Live Forever: Elizabeth Peyton

Walker Art Center
February 14 - June 14, 2009
Target Gallery

A vanguard voice in the return to narrative figuration in contemporary painting and a brilliant colorist with a razor-sharp graphic sense, Elizabeth Peyton creates small, jewel-like portraits that capture an artistic zeitgeist using a visual vocabulary that could only have been produced in late 20thcentury urban America. Peyton was among a handful of artists to develop a peculiar hybrid of realism and conceptualism. Although her paintings have clear debts to 19th-century French modernist painting from Gros to Manet, these masters have been processed through an intimate understanding of David Hockney, Alex Katz, and above all, Andy Warhol. Like Warhol, Peyton's art is, at a certain level, at the service of the culture it captures. Her paintings are enormously seductive in form and content, and they frankly flaunt their celebration of the shallow aesthetics of youth, fame, and fashion. They are also testaments to a deeper passion for beauty in all its forms—from the elevated to the banal.
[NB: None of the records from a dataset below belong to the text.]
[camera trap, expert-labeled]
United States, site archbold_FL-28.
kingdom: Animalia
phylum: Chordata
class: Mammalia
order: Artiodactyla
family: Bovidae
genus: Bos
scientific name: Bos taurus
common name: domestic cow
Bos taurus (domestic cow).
This first comprehensive survey of the artist’s paintings examines Peyton's mature work over the past 15 years. Beginning in 1994 with her small-scale paintings of rock idols like Sid Vicious and Kurt Cobain, the exhibition is organized by series—of individual subjects like well-known contemporary artists and historical figures; motifs, including pose and props; and broad thematic categories such as music and fashion. Like a novel, Peyton's oeuvre can be read in chapters, each of which features portraits of friends, family, personal heroes, and fleeting passions. The exhibition offers a visual biography of the artist while creating a snapshot of the popular culture of the past decade.